ENTRIES PROVIDED Block Start
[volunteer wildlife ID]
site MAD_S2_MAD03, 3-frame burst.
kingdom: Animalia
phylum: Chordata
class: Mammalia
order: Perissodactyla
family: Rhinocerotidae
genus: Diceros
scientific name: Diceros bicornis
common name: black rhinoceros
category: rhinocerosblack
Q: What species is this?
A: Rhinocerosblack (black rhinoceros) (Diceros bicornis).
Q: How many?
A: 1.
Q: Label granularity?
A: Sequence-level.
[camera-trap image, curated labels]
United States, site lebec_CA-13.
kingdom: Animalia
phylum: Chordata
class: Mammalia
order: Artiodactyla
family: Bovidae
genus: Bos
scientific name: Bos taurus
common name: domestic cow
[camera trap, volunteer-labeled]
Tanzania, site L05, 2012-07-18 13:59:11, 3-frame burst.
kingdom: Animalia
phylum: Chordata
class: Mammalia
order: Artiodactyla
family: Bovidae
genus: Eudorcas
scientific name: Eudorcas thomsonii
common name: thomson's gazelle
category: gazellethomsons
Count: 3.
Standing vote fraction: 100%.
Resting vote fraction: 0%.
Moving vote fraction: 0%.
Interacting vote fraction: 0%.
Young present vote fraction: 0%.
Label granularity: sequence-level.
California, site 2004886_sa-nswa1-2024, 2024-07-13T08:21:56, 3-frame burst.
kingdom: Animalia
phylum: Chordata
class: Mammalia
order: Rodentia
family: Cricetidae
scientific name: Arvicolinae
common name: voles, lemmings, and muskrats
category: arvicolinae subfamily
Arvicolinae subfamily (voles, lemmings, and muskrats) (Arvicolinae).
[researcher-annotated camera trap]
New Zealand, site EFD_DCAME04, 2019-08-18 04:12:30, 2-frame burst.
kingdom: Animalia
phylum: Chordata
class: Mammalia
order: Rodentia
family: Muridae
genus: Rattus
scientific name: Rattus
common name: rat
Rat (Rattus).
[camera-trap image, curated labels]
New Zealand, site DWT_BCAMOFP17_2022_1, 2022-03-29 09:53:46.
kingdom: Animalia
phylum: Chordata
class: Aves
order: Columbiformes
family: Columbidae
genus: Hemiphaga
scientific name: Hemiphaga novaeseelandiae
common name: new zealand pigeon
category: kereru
ENTRIES PROVIDED Block End
• **WORK TO BE COMPLETED**: Retype exactly, and only, the lines from the line holding "family: Muridae" through the last line of the data; both of those lines count.

• **RESPONSE TO THIS EXERCISE**:
family: Muridae
genus: Rattus
scientific name: Rattus
common name: rat
Rat (Rattus).
[camera-trap image, curated labels]
New Zealand, site DWT_BCAMOFP17_2022_1, 2022-03-29 09:53:46.
kingdom: Animalia
phylum: Chordata
class: Aves
order: Columbiformes
family: Columbidae
genus: Hemiphaga
scientific name: Hemiphaga novaeseelandiae
common name: new zealand pigeon
category: kereru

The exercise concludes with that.